# Stated goal
Count the lines in the material below that contain the word "where". Reply with the number only.

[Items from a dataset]
┄┄┄┄┄┄┄┄┄┄┄┄┄┄┄┄┄┄┄┄

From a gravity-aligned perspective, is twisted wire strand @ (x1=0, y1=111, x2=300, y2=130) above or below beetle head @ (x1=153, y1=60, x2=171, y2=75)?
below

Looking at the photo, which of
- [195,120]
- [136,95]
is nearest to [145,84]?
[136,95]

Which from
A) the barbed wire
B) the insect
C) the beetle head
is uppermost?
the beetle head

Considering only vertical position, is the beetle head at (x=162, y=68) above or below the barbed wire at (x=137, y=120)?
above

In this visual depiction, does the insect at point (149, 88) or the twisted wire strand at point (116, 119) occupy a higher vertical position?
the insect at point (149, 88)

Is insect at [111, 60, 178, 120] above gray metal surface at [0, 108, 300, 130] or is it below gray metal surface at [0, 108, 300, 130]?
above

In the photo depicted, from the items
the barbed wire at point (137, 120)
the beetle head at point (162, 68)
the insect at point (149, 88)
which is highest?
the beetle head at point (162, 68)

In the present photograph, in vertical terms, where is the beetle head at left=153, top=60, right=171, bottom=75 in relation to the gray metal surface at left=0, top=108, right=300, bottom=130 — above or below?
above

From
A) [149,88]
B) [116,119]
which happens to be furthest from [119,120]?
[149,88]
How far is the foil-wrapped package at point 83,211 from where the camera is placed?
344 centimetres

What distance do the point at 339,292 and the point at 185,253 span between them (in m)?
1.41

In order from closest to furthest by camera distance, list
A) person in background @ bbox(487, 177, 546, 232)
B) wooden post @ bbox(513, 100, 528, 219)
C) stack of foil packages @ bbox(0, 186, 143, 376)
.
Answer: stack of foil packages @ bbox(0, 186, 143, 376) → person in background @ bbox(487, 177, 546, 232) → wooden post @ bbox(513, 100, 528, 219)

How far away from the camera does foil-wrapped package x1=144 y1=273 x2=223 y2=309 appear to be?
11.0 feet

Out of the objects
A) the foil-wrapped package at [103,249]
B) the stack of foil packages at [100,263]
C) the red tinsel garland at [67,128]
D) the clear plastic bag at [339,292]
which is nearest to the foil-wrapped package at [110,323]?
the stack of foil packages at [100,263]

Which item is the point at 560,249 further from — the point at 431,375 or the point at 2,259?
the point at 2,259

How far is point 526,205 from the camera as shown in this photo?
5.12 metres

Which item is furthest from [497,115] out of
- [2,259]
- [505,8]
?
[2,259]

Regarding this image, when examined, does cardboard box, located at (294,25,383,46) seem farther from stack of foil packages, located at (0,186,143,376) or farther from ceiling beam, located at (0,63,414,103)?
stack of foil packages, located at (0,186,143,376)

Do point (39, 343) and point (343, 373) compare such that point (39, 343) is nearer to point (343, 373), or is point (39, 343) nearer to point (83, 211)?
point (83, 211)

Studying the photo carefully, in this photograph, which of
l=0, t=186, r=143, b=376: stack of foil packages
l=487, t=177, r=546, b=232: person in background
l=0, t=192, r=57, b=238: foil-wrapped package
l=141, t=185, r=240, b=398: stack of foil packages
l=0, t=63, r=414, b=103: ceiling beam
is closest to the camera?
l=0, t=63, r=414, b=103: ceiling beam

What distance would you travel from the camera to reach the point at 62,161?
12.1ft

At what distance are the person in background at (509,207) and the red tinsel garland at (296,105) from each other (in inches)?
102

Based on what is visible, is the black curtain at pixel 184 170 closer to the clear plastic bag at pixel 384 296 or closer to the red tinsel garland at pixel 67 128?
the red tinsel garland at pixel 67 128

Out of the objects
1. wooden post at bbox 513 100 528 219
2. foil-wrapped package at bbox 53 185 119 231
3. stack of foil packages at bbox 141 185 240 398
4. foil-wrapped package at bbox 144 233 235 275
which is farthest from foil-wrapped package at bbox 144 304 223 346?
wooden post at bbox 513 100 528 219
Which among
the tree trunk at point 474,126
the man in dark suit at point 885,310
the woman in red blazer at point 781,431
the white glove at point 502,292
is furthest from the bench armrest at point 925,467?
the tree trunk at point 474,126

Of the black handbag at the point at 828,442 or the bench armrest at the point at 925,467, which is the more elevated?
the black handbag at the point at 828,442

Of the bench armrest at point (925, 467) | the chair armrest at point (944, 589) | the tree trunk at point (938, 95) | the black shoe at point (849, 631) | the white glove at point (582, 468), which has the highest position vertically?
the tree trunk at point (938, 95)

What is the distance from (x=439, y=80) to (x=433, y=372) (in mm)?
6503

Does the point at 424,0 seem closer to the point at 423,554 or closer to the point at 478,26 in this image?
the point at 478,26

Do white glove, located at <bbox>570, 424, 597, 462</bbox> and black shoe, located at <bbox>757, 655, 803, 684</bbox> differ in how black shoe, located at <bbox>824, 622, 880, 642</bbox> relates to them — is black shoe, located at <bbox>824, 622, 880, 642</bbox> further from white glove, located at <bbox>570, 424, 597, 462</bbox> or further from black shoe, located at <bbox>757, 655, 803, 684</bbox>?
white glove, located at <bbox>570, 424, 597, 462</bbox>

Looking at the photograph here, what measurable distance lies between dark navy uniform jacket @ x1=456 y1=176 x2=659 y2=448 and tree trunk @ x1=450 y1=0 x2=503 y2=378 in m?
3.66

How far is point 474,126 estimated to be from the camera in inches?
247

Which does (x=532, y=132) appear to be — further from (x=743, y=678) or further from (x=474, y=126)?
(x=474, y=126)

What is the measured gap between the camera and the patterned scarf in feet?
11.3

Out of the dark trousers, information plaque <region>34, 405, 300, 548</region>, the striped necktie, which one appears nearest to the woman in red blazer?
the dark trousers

┄┄┄┄┄┄┄┄┄┄┄┄┄┄┄┄┄┄┄┄

# Correct output
2